Il est alors impossible de ne pas faire le parallèle avec le film Cléo de 5 À 7, dont les thèmes principaux sont l’attente et les errances d’une jeune femme. Ce chef-d’oeuvre d’Agnès Varda, qui avait à coeur, tout comme Rohmer, de mettre au centre de ses films des femmes et de creuser dans leur psychologie et dans leur personnalité, sème aussi, tout au long de son récit filmé, des cartes, des signes et des croyances, qui ont longtemps été le domaine exclusif du féminin… et des sorcières. De plus, dans Cléo comme dans Le Rayon Vert, il y a la rencontre décisive avec un jeune homme, qui met fin à la solitude et à la tristesse des deux héroïnes.

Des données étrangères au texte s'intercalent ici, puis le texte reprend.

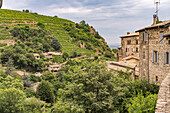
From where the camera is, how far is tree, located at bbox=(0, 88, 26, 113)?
1887cm

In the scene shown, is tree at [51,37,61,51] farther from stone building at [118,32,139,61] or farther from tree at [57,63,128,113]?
tree at [57,63,128,113]

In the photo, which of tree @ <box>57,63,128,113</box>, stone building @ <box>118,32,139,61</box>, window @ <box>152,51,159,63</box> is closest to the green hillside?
stone building @ <box>118,32,139,61</box>

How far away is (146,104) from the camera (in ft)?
27.5

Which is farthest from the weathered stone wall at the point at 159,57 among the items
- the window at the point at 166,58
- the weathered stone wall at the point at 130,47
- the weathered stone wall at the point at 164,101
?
the weathered stone wall at the point at 130,47

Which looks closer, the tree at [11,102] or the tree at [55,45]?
the tree at [11,102]

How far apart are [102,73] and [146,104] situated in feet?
21.0

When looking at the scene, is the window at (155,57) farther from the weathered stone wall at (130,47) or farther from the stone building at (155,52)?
the weathered stone wall at (130,47)

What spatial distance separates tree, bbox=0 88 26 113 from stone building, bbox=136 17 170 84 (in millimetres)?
14701

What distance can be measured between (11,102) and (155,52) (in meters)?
17.2

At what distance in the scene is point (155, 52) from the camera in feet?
55.6

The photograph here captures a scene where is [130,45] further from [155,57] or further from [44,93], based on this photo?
[44,93]

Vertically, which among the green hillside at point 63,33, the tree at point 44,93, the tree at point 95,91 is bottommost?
the tree at point 44,93

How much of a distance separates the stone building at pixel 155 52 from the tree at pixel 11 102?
48.2ft

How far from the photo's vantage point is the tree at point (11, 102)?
61.9ft
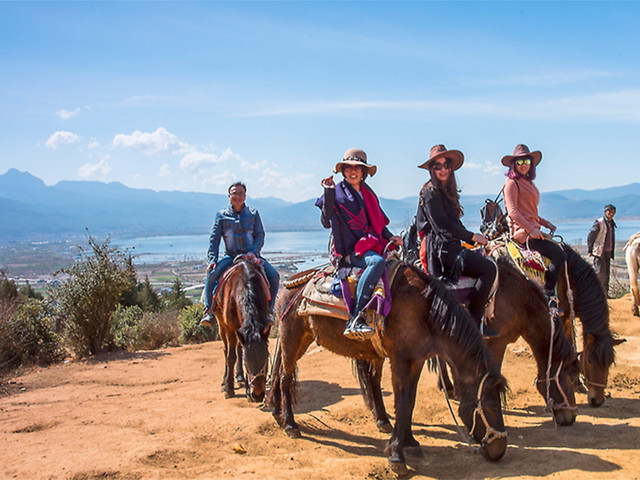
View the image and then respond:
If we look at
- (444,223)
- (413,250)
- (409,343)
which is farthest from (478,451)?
(413,250)

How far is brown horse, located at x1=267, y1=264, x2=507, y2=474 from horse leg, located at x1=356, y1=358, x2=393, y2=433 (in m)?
0.31

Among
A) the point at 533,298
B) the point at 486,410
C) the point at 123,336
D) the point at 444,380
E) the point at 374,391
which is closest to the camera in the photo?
the point at 486,410

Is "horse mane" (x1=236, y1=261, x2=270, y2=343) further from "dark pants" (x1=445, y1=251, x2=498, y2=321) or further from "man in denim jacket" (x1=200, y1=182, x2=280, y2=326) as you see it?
"dark pants" (x1=445, y1=251, x2=498, y2=321)

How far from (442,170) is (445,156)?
172mm

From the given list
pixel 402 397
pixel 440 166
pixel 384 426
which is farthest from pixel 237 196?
pixel 402 397

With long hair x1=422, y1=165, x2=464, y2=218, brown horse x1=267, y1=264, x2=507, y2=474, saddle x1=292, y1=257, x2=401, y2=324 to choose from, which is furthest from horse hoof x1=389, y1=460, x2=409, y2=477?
long hair x1=422, y1=165, x2=464, y2=218

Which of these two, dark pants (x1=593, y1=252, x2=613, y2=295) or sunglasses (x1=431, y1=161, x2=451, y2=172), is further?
dark pants (x1=593, y1=252, x2=613, y2=295)

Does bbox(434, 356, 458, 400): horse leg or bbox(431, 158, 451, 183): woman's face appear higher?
bbox(431, 158, 451, 183): woman's face

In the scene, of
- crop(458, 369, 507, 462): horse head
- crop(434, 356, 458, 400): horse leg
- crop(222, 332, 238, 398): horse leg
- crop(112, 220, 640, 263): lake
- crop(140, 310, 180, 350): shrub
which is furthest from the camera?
crop(112, 220, 640, 263): lake

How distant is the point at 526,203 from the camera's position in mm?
6797

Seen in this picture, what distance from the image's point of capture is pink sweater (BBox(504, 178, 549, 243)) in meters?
6.71

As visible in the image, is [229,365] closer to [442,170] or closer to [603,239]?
[442,170]

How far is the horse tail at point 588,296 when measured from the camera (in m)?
6.31

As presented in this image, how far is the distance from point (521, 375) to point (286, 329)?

C’est ainsi lorsque l’on prend des risques et que l’on part à l’aventure que de bonnes choses peuvent nous arriver. Les vers « Ah ! que le temps vienne / Où les cœurs s’éprennent » prennent tout leur sens lorsqu’un parfait inconnu intervient de manière fortuite dans la vie de Delphine, et va être mis à l’épreuve du rayon vert. Elle l’attend avec lui, du haut d’une falaise de la Corniche Basque, jusqu’à ce qu’ « Un vert et un bleu très foncés envahissent l’image. » (Rimbaud, Les Illuminations). Ce qu’à pu découvrir alors notre héroïne est laissé à notre imagination, « Et l’horizon s’enfuit d’une fuite éternelle !… » devant nos yeux (Rimbaud, Une saison en enfer).